▶ **Short problem**
Locate each line in the listing that contains the string "does" and copy those lines out. Treat uppercase and lowercase as different.

▶ **The data**

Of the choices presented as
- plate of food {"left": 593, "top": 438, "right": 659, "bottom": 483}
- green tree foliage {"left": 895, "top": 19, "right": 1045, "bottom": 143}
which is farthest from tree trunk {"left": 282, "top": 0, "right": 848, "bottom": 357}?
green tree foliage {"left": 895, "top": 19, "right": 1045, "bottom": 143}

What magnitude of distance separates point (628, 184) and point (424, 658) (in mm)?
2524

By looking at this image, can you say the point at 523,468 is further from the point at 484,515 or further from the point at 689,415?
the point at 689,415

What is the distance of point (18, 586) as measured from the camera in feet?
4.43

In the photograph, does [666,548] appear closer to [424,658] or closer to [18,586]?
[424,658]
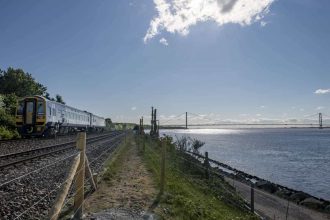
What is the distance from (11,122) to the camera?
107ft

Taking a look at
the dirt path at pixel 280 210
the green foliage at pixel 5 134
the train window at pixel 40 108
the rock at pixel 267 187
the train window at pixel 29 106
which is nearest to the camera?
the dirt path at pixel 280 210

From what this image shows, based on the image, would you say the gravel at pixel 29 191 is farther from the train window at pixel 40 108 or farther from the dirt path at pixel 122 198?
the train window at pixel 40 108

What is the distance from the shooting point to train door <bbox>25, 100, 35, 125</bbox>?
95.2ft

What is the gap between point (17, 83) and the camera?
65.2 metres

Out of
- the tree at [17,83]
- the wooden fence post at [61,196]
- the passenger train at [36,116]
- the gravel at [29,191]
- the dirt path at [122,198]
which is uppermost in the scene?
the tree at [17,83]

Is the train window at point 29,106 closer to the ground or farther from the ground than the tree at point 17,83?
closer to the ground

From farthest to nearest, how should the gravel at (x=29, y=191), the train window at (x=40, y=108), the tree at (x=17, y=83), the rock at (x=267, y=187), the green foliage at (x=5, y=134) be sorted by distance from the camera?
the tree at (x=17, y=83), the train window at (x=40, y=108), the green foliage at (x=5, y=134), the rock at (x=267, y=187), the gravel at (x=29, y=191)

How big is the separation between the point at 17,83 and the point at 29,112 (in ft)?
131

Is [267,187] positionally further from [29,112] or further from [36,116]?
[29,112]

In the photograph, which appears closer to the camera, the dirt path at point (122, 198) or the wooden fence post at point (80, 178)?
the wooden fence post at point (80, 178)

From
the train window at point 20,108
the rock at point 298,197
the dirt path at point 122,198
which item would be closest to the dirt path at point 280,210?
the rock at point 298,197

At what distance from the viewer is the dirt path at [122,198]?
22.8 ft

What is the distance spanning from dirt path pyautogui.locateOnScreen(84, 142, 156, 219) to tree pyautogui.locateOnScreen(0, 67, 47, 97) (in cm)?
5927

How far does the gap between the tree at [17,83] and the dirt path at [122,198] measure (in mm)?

▶ **Written response**
In the photograph, does [666,548] appear closer to [424,658] or closer to [18,586]?
How far does the gap between the tree at [17,83] and the dirt path at [122,198] measure (in mm)?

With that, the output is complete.